• [TASK INSTRUCTIONS]
Output, word for word, the span of lines that starts at the one containing "Vista Sui Sassi Guest House - фото 22" and ends at the last line of the records.

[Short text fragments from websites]
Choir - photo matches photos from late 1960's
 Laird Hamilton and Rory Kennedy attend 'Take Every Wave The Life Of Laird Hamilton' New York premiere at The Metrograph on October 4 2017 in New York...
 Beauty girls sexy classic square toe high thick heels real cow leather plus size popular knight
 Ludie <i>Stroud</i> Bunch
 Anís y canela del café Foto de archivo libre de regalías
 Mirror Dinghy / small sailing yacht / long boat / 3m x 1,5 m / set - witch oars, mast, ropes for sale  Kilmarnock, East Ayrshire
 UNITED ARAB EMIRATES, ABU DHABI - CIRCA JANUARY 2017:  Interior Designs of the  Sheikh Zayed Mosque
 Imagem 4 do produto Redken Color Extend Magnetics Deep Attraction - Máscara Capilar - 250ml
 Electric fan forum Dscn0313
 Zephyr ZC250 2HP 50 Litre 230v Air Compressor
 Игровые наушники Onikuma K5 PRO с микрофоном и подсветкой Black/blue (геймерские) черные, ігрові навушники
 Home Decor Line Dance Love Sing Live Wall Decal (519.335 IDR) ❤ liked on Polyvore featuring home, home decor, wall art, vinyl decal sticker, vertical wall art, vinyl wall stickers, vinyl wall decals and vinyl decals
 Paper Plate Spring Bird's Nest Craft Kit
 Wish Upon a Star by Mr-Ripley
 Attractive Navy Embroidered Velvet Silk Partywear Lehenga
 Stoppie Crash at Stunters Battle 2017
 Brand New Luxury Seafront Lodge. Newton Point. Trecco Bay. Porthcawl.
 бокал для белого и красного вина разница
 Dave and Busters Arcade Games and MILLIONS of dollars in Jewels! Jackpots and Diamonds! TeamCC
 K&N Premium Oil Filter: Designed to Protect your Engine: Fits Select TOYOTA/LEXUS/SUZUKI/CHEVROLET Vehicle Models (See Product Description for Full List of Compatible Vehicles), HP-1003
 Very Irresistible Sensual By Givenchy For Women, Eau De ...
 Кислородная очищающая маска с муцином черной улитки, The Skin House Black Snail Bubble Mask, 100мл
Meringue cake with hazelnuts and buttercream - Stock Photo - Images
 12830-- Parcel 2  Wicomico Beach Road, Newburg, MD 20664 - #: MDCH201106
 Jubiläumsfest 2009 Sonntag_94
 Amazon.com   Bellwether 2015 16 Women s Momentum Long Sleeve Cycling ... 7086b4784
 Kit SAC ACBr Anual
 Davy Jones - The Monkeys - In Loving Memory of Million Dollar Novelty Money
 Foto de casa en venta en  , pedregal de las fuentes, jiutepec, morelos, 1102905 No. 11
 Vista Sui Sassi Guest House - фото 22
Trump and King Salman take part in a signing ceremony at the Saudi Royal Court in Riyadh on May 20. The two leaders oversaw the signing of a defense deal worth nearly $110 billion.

• [PROBLEM SOLUTION]
 Vista Sui Sassi Guest House - фото 22
Trump and King Salman take part in a signing ceremony at the Saudi Royal Court in Riyadh on May 20. The two leaders oversaw the signing of a defense deal worth nearly $110 billion.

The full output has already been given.